## Source text
The year 1927 was a sensational, historic one for cinema.
For one thing, we got the first official billing of a certain Laurel and Hardy, and if the silent short Putting Pants On Philip wasn’t their biggest hit, it did show how great they would become.
Metropolis, a science fiction fantasy from Fritz Lang, made its debut in Germany and would become an all-time classic of its type, years ahead of its time.
The Academy of Motion Picture Arts and Sciences was founded, too, but one even stood head and shoulders above all the rest.
It was the first massively popular talkie, The Jazz Singer, and if the cinema world had been nervous about how the general public would take to it, they needn’t have worried.
The Jazz Singer was more than twice as successful as its closest rival that year, and would set the standard for years to come.
A lot of pretty good stuff has come our way since, but they still rate it as one of the best-ever American movies, and the half-dozen songs performed by Al Jolson played a big part.
It wasn’t just the first film to have lip-synch singing and speech, but the first feature-length movie with its musical score synchronised, too.
In one fell swoop it heralded the demise of the silents. Many silent stars would simply disappear, while talkies would bring a whole host of new stars.
Produced by Warners and an adaptation of The Day Of Atonement, a short story by Samuel Raphaelson, it told the story of Jakie Rabinowitz. Jakie didn’t much care for his devout Jewish parents’ wishes, running away from home after his father punished him for singing at a beer garden.
Years pass, and he has become Jack Robin, jazz singing star and building a nice career but finding that his background keeps getting in the way.
Best of all, of course, was the fact it had all those songs, belting out the cinema speakers, not to mention the dialogue. For the first audiences, it must have been mindblowing stuff.
The irony was that when Raphaelson had first seen and heard Al Jolson, he said he’d only seen such emotional intensity among cantors, singing in synagogues.
Jolson was 30 at the time, a Russian-born Jew himself, who performed in blackface.
“I shall never forget the first five minutes of Jolson,” Raphaelson recalled. “His velocity, the amazing fluidity with which he shifted from a tremendous absorption in his audience to a tremendous absorption in his song.”
He seemed like the perfect man for the story, and the movie, and they were right.
“Wait a minute, wait a minute, you ain’t heard nothin’ yet,” were the first spoken words, the ones that would have had audiences falling off their seats at the shock of it all.

## Dataset extract

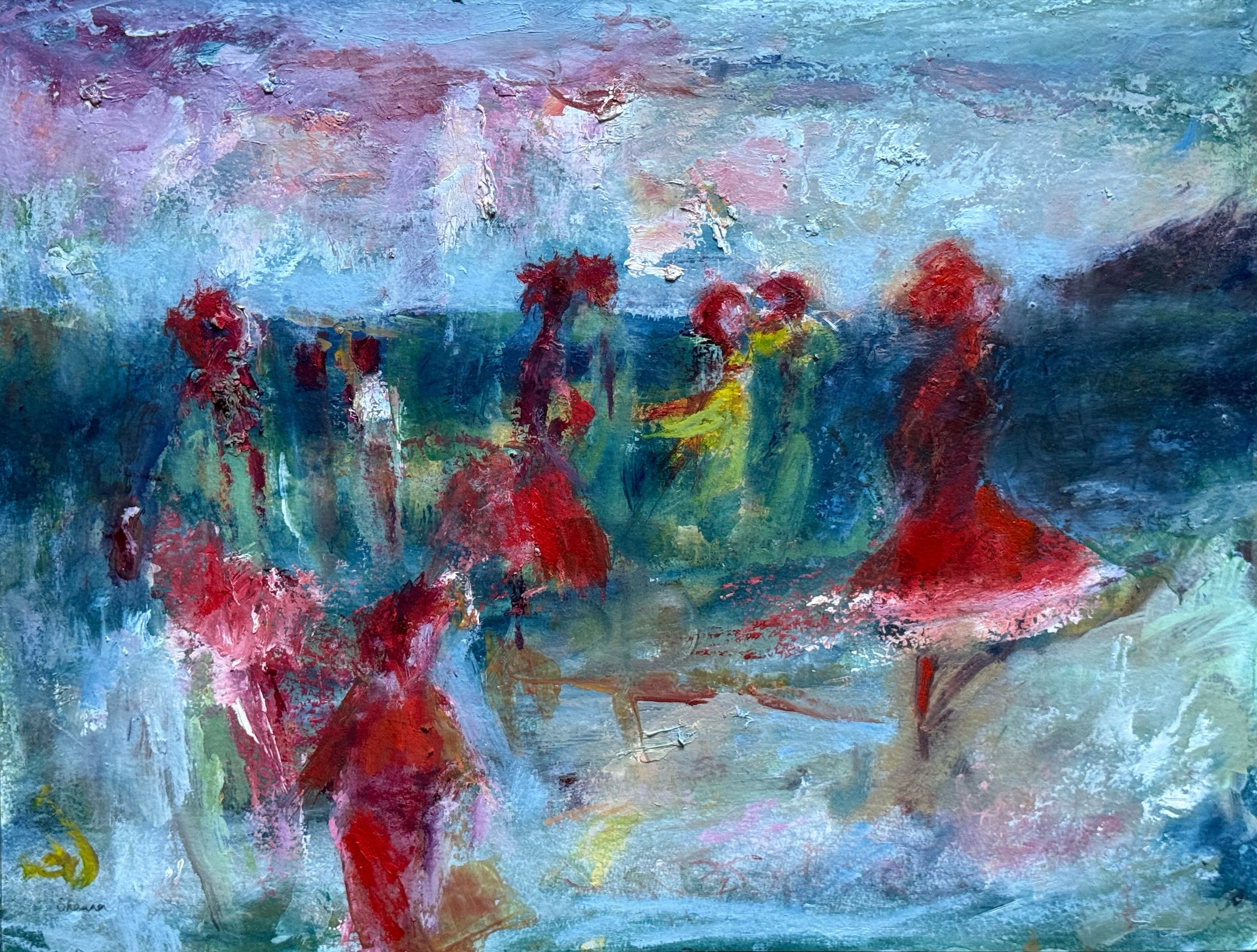 Seaside memories - oil on paper (30.7 x 40.7 cm unframed) - 37.6 x 47.7 cm framed £240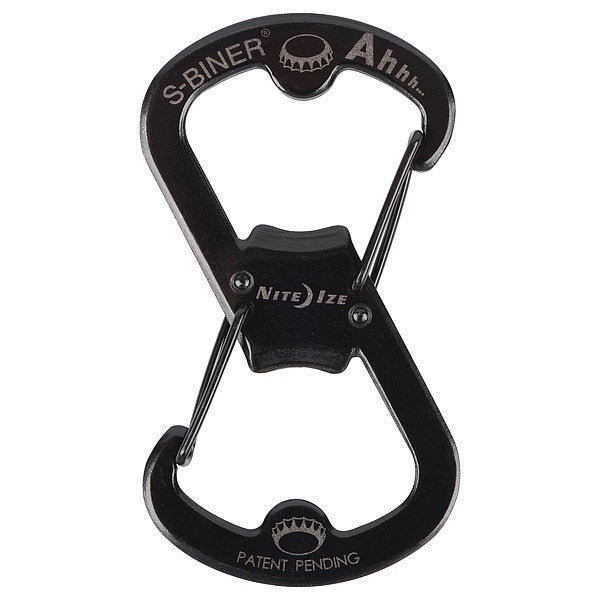 S-Biner Key Clip, 1 11/16 in Ring Size, Black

## Brief
Continue the article about The Jazz Singer from its last sentence, writing the next few paragraphs in the same style.

## Your response
There had been earlier sound films, but shorts and not done in this way or on this scale. The quality, too, had been poor, but not now.
Those mass audiences would be astonished at the surround sound speakers and 3D movies of today, the stunning computer-generated effects and all the rest of it.
But, in 1927, they had never seen or heard anything like The Jazz Singer.
Not that the silent movies just rolled over and died in that pivotal year. Wings, a silent First World War movie, would become the first and only silent to win the Best Picture Academy Award, and it was pretty revolutionary itself.
For one thing, it was one of the first films to show two men kissing. For another, it was one of the first to show nudity! In 1927!
Gary Cooper, still in his 20s, had a part, and it helped launch him on a major film career.
In a time when it took a month to make a film, this one took nine months, and quite a nine months they were. There were many sordid tales of naughty goings-on behind the scenes during its making, and they also went to amazing lengths to capture unplanned action, with over 20 men given special handheld cameras and told to film everything, just in case something good happened.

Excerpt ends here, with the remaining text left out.